I wouldn't go to all that work if you are moving in a year or two. I would get a little shipping container. When you are ready to move you can drag it onto a trailer or tilt deck tow truck and haul it away. While not break-in proof, pretty close. You can always put up a trellis or fence with lath around it to make it a bit less of an eyesore :roll: to the neighbours. Plant Scarlet Runner Beans around it and it will be even better concealed. 

https://www.containercontainer.com/small-containers

Pete


----------



## Pedropete (29 Jan 2020)

Inspector":3albi5qn said:


> I wouldn't go to all that work if you are moving in a year or two. I would get a little shipping container. When you are ready to move you can drag it onto a trailer or tilt deck tow truck and haul it away. While not break-in proof, pretty close. You can always put up a trellis or fence with lath around it to make it a bit less of an eyesore :roll: to the neighbours. Plant Scarlet Runner Beans around it and it will be even better concealed.
> 
> https://www.containercontainer.com/small-containers
> 
> Pete


Thanks - reasonable suggestion. Did look at containers - along with Asgard and Trimetals 'security' sheds - but the dimensions on all of them are too long and/or wide and with insufficient headroom when specced to take the bikes we need to store. Rationale for a pent roof was to get sufficient height on the tall wall to hang one bike above another. One of the bikes is a cargo bike and too long (and heavy!) to be hung against a wall by its front wheel. Not that much work either: have built bigger structures than this in a long weekend before but not with a pent roof, so am allowing an extra day for faffing.

| DATASET CONTENT |
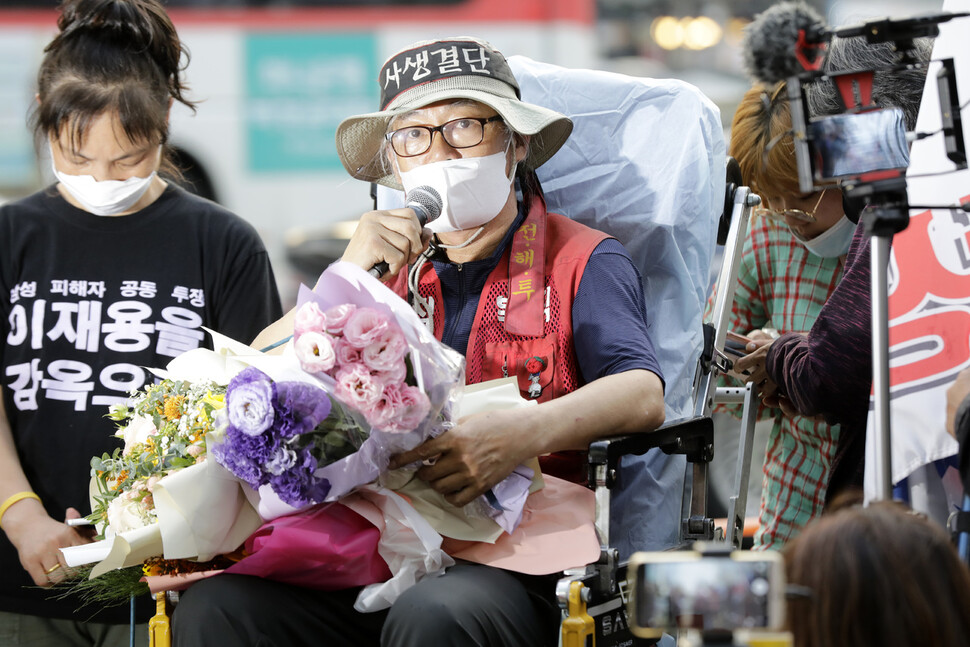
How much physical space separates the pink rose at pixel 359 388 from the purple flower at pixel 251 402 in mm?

| WHAT TO DO |
Quote the passage of the bike shed thread that runs from "Thanks - reasonable" up to and including "day for faffing.".

| FULL ANSWER |
Thanks - reasonable suggestion. Did look at containers - along with Asgard and Trimetals 'security' sheds - but the dimensions on all of them are too long and/or wide and with insufficient headroom when specced to take the bikes we need to store. Rationale for a pent roof was to get sufficient height on the tall wall to hang one bike above another. One of the bikes is a cargo bike and too long (and heavy!) to be hung against a wall by its front wheel. Not that much work either: have built bigger structures than this in a long weekend before but not with a pent roof, so am allowing an extra day for faffing.